Clochan, Com Dhíneol Theas, Co. Kerry
Co. Kerry |
Settlement Sites
On the Dingle Peninsula in County Kerry, a small stone building has stood in the townland of Com Dhíneol Theas long enough to acquire a name of its own: Leachtán na Bhuailtín Doimhin.
It is a clochan, the Irish term for a dry-stone beehive hut built using corbelling, a technique in which each course of stones projects slightly inward over the one below until the courses eventually meet at the top, forming a self-supporting dome without the need for mortar or timber. What makes this particular example quietly notable is its internal diameter of 4.1 metres, a measurement recorded by the archaeologist R. A. S. Macalister in 1899, suggesting a structure of reasonable size by the standards of this building type.

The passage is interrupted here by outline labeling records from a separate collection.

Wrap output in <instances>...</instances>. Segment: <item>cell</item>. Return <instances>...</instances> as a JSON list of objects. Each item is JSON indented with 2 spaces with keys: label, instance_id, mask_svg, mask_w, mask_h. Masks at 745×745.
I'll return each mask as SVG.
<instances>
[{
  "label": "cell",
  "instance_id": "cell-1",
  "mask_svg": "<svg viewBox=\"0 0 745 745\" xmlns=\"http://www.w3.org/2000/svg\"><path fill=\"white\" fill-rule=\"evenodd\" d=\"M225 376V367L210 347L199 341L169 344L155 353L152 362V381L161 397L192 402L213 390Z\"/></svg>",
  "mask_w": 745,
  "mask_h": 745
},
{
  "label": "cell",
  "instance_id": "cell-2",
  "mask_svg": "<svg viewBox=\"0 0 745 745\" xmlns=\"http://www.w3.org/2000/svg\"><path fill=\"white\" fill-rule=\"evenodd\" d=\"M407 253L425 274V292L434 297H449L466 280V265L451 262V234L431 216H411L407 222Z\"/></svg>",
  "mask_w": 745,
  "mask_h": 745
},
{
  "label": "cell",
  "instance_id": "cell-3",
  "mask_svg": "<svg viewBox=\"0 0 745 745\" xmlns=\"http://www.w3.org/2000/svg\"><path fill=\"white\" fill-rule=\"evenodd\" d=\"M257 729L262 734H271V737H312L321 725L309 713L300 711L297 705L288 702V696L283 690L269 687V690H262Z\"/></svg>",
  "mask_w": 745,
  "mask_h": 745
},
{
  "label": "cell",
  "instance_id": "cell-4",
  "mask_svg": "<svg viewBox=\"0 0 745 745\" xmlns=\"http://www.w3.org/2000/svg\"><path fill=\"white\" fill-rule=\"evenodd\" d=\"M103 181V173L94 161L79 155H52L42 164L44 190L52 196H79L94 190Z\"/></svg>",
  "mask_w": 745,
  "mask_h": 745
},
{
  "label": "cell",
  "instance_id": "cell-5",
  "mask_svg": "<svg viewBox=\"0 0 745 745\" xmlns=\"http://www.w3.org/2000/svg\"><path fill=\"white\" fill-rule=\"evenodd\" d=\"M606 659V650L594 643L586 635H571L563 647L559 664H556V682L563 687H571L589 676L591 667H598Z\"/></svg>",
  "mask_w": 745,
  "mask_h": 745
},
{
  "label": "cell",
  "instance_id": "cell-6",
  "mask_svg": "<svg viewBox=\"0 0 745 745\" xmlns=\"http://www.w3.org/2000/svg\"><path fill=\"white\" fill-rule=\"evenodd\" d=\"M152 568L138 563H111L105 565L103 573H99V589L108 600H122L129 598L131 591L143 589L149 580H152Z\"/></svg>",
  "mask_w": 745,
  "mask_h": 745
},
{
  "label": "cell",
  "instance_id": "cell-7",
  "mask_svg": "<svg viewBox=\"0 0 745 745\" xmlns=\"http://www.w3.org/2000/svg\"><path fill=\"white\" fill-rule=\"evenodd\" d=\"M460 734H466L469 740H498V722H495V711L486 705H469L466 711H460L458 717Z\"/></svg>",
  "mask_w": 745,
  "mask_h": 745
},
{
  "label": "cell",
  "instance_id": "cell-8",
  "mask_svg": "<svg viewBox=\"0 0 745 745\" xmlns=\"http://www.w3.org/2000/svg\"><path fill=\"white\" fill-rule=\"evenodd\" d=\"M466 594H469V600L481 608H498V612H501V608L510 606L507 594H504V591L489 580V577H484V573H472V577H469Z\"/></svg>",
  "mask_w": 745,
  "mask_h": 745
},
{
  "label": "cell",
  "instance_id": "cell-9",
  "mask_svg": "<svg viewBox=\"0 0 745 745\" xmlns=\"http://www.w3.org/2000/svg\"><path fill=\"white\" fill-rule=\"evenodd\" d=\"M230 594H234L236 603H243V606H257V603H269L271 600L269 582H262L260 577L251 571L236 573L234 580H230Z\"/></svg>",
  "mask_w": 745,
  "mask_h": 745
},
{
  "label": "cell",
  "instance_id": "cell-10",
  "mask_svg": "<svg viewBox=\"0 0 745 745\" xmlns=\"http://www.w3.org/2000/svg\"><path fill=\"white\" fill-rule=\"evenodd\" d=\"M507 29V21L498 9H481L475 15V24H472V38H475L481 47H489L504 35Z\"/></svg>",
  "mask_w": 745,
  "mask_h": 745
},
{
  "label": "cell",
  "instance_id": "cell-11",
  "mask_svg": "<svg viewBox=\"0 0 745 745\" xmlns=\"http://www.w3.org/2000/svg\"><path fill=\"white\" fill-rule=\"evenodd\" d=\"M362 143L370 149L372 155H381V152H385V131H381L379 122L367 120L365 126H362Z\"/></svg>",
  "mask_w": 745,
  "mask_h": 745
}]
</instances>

Clochans of this kind are strongly associated with early Christian monastic settlements along the western seaboard of Ireland, though they were also used as secular shelters for those working on upland pastures. The Dingle Peninsula has an unusually dense concentration of them, and this one, documented in J. Cuppage's thorough 1986 archaeological survey of the Corca Dhuibhne region, sits within a landscape that has been farmed and inhabited since prehistory. The local name, Leachtán na Bhuailtín Doimhin, connects it to the idea of a booley, a temporary summer pasture where cattle were grazed, suggesting this corbelled structure may have served as a shelter during the seasonal movement of livestock to higher ground, a practice known as transhumance that persisted in parts of rural Ireland well into the modern era.